***** Data extract *****

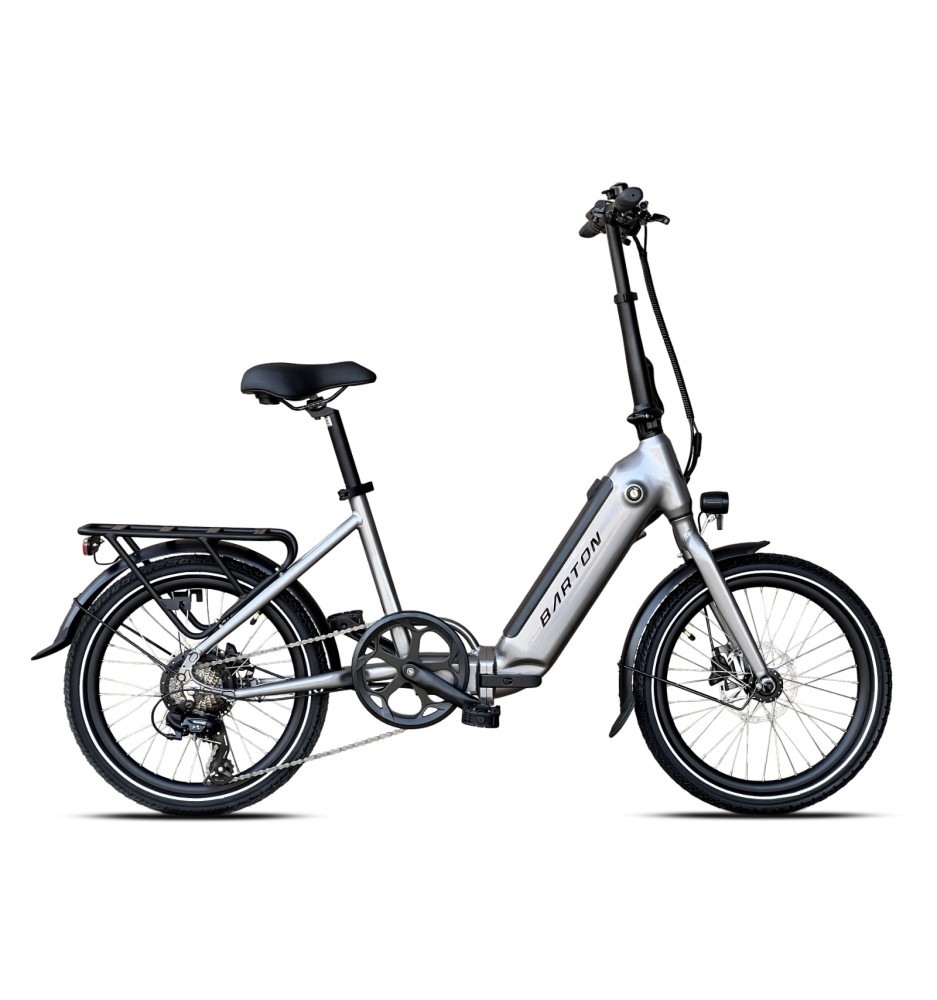 Rower elektryczny składany E-FOLD 20” 540Wh |2rowery.pl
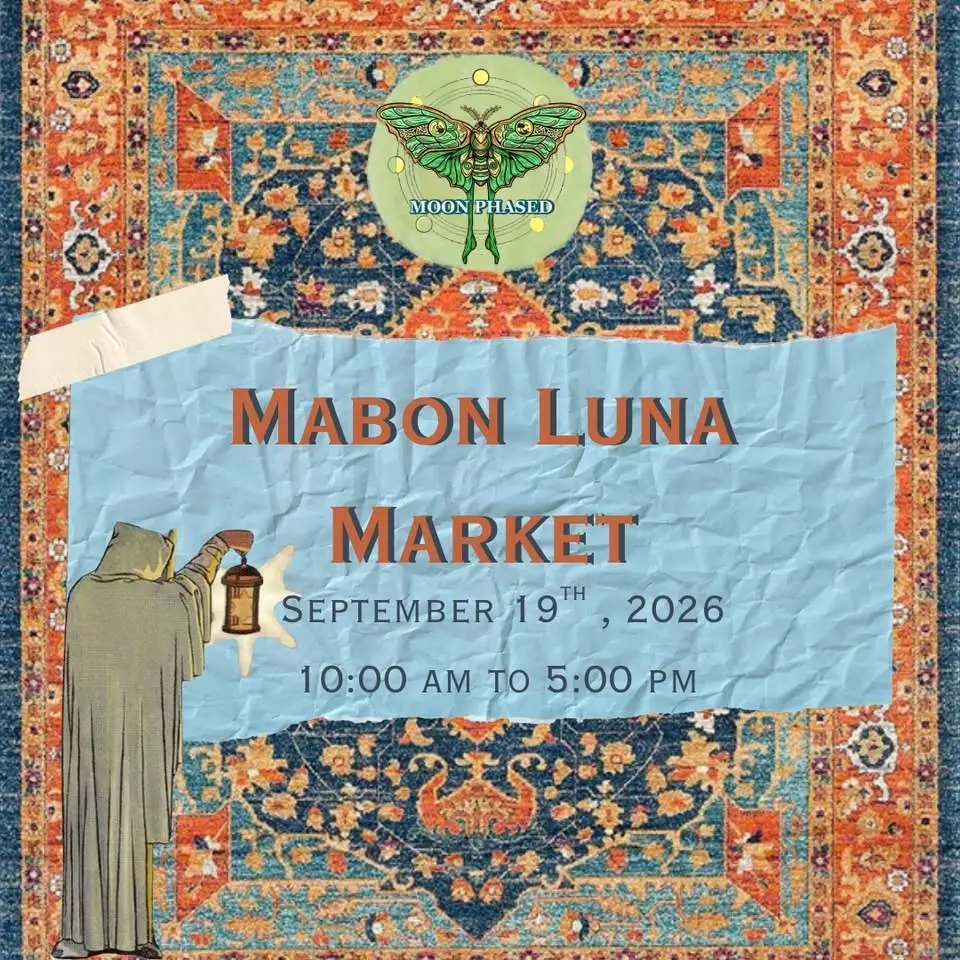 Mabon Luna Market 2026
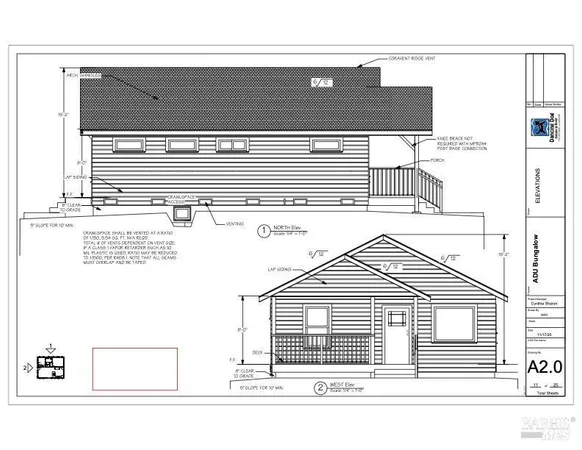 $700,000 | 2901-2903 Rd I, Unit AC, Redwood Valley, CA 95470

*****

Everything in the data except the pictures should be restated word for word.

 Rower elektryczny składany E-FOLD 20” 540Wh |2rowery.pl
 Mabon Luna Market 2026
 $700,000 | 2901-2903 Rd I, Unit AC, Redwood Valley, CA 95470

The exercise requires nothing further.